Turning the Arctic inside out – a new inverse method for understanding the ocean circulation

Date: 
Wednesday 8 March 2017 - 14:00
Location: 
NOC Liverpool - Nicholson Lecture Theatre (University of Liverpool).
Speaker: 
Dr Neill Mackay

 

The Arctic is a region where waters from elsewhere in the ocean undergo significant transformations due to the formation and melting of sea-ice and interactions with the atmosphere. One way to examine these transformations is in thermohaline coordinates: by categorising water masses according to their temperature and salinity, the complex 3D geographical circulation is much simplified. It then becomes possible to examine the relative roles of different processes driving the circulation. In this seminar, I will describe the development of the Regional Thermohaline Inverse Method (RTHIM), a new inverse method in thermohaline coordinates which can solve the boundary advection and interior mixing of an enclosed volume.

 

Having validated the method with the NEMO ocean model, it is then applied to observational data to obtain estimates for the actual circulation in the Arctic region.

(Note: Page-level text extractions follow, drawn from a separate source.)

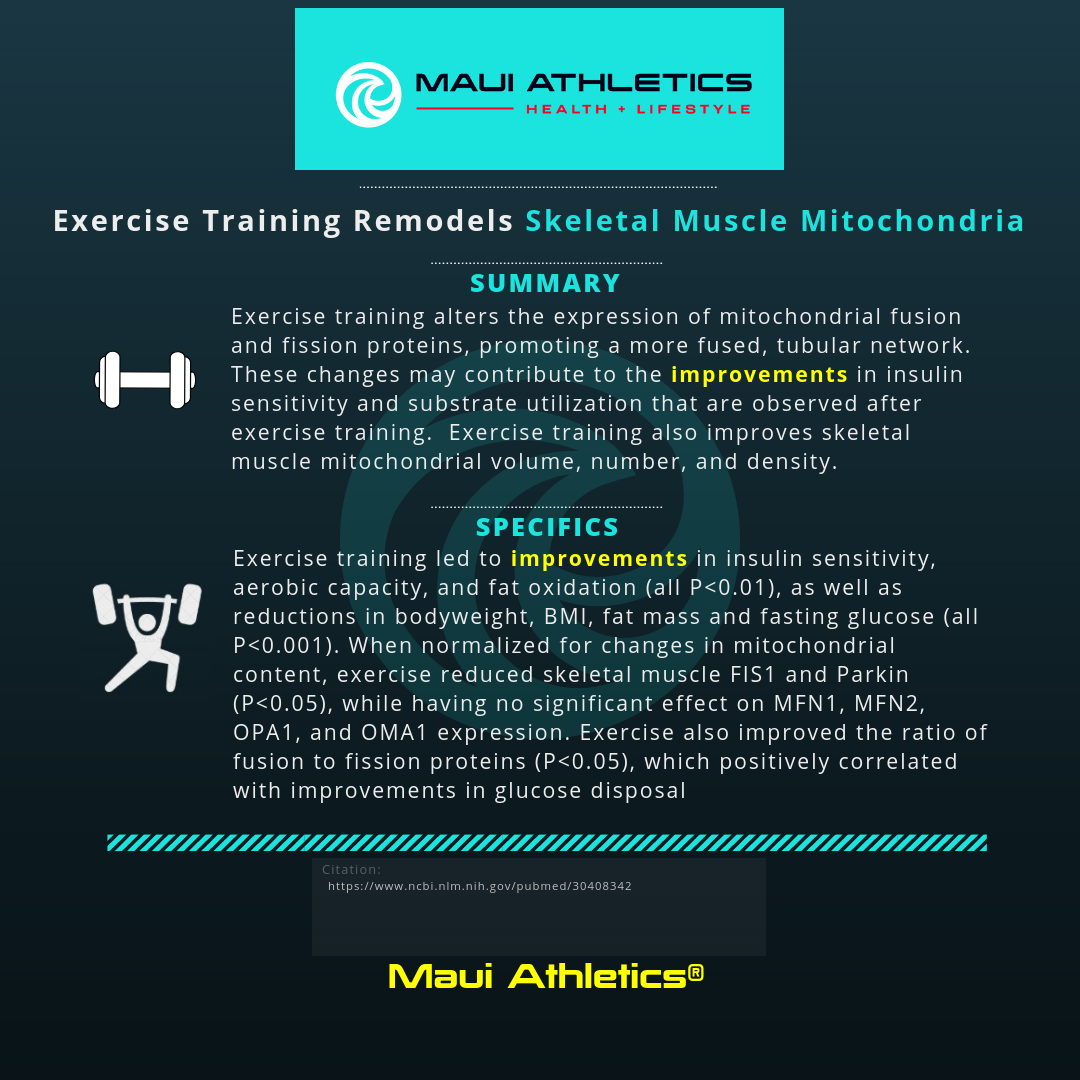 MAUI ATHLETICS
HEALTH + LIFESTYLE

Exercise Training Remodels Skeletal Muscle Mitochondria

SUMMARY

Exercise training alters the expression of mitochondrial fusion and fission proteins, promoting a more fused, tubular network. These changes may contribute to the improvements in insulin sensitivity and substrate utilization that are observed after exercise training. Exercise training also improves skeletal muscle mitochondrial volume, number, and density.

SPECIFICS

Exercise training led to improvements in insulin sensitivity, aerobic capacity, and fat oxidation (all P<0.01), as well as reductions in bodyweight, BMI, fat mass and fasting glucose (all P<0.001). When normalized for changes in mitochondrial content, exercise reduced skeletal muscle FIS1 and Parkin (P<0.05), while having no significant effect on MFN1, MFN2, OPA1, and OMA1 expression. Exercise also improved the ratio of fusion to fission proteins (P<0.05), which positively correlated with improvements in glucose disposal

Citation:
https://www.ncbi.nlm.nih.gov/pubmed/30408342

Maui Athletics®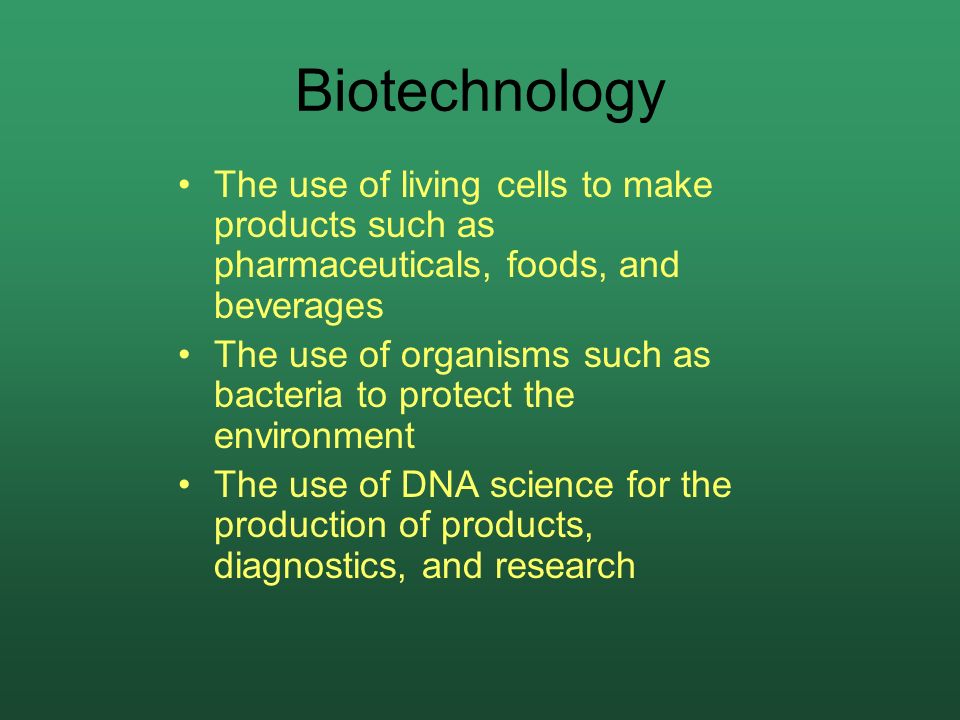 Biotechnology

• The use of living cells to make products such as pharmaceuticals, foods, and beverages
• The use of organisms such as bacteria to protect the environment
• The use of DNA science for the production of products, diagnostics, and research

The study is a contribution to OSNAP (the Overturning in the Subpolar North Atlantic Programme), which includes a large mooring array taking observations of the North Atlantic Subpolar Gyre. RTHIM will ultimately be applied to the OSNAP region and will provide us with estimates of the transport through the section covered by the moorings that is independent of the observations, as well as for the interior mixing.